La présence du recteur de Lourdes et du directeur du Collège des Bernardins au sein de la délégation présidentielle n’est pas passée inaperçue. Elle esquisse un programme papal calqué sur celui de 2008, incluant Paris, Notre-Dame, les Bernardins et Lourdes. Une telle mise en scène, loin d’être anodine, suggère une instrumentalisation de la religion à des fins politiques, une tentative de récupérer un électorat catholique de plus en plus dispersé.

Cette manœuvre est d’une ironie cinglante. Pourquoi un président se contente-t-il de « relayer » une invitation, plutôt que d’assumer pleinement un échange entre chefs d’État ? L’empressement de l’Élysée à orchestrer cette visite papale interroge. Est-ce une ultime tentative de regagner une légitimité vacillante, de détourner l’attention des problèmes sociétaux et économiques pressants qui accablent le pays ? Les préoccupations spirituelles masquent-elles des stratégies électorales cyniques ?

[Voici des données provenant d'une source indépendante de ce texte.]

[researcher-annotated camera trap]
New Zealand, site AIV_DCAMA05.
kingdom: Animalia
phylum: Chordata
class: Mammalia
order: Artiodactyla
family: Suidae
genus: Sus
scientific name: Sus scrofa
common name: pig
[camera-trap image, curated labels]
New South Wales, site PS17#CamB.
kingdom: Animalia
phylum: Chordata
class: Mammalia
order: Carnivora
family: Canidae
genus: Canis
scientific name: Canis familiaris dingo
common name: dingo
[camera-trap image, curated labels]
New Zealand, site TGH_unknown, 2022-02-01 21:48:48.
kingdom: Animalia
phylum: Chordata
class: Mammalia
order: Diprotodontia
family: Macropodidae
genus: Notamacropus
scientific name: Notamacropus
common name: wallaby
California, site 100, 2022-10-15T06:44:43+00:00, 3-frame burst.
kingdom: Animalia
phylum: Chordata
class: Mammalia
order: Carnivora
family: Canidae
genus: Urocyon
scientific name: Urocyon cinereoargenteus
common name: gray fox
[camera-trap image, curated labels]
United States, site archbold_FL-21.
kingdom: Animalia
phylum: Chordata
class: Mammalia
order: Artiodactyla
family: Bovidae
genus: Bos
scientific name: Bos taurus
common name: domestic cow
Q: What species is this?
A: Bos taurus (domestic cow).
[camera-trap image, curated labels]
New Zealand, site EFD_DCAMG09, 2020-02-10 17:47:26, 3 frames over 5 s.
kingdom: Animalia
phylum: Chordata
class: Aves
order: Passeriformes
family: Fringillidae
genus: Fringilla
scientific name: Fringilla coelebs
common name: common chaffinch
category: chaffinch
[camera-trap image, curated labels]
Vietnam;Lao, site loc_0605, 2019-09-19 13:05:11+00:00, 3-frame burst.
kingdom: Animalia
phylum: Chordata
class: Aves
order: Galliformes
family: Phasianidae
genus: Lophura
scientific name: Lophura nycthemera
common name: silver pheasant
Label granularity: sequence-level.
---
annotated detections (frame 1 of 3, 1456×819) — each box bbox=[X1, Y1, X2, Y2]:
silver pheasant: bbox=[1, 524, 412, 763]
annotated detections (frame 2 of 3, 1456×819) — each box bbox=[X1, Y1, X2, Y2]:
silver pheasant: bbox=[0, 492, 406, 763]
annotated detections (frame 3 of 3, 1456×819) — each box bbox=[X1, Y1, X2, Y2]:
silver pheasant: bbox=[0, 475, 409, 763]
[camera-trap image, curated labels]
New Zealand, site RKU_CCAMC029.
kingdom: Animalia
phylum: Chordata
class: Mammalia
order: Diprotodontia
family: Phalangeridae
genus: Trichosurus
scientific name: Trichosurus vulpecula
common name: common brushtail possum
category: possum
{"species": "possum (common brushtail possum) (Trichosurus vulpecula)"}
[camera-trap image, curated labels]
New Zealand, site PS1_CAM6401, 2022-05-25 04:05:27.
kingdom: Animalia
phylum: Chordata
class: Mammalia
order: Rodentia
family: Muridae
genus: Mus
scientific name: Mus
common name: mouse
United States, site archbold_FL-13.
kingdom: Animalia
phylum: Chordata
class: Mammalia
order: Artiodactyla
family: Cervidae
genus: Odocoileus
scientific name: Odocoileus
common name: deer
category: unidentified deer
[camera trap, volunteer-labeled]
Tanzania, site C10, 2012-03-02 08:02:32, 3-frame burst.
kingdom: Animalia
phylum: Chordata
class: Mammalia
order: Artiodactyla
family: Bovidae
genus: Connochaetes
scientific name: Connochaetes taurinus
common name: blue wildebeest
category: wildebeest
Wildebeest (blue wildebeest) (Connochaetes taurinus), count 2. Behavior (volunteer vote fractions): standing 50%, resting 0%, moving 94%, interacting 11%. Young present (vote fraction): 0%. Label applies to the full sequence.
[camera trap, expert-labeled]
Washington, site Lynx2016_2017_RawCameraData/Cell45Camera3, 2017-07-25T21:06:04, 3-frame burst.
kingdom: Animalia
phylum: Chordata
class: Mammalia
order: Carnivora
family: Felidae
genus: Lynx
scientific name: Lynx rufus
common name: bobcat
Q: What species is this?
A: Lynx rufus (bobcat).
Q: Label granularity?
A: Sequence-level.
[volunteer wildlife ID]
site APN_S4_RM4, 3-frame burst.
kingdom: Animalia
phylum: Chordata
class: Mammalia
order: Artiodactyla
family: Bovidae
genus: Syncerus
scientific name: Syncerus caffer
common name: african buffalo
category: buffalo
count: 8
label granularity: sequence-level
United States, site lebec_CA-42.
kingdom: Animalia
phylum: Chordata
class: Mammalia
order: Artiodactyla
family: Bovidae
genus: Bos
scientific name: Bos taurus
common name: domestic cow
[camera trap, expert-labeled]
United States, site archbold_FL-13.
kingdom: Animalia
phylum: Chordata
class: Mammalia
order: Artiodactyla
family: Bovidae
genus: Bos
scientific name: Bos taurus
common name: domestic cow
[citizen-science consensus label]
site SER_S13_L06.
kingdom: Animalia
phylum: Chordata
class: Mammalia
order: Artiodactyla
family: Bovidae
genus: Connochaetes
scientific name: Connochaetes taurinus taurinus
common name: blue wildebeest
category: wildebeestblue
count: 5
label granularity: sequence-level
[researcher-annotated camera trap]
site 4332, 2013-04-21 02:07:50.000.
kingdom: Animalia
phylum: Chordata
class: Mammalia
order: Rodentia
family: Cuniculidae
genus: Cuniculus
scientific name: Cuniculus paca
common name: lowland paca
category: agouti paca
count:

Dans un contexte de forte désaffection et de crises multiples, la mise en avant d’une figure religieuse aussi importante pourrait apparaître comme un aveu d’impuissance politique. L’image d’un chef d’État cherchant le soutien du Vatican pour redorer son blason est préoccupante, révélant une certaine fragilité du pouvoir en place. Cette visite, si elle se concrétise, risque d’être perçue davantage comme une opération de communication qu’un véritable événement spirituel, laissant un goût amer de manipulation.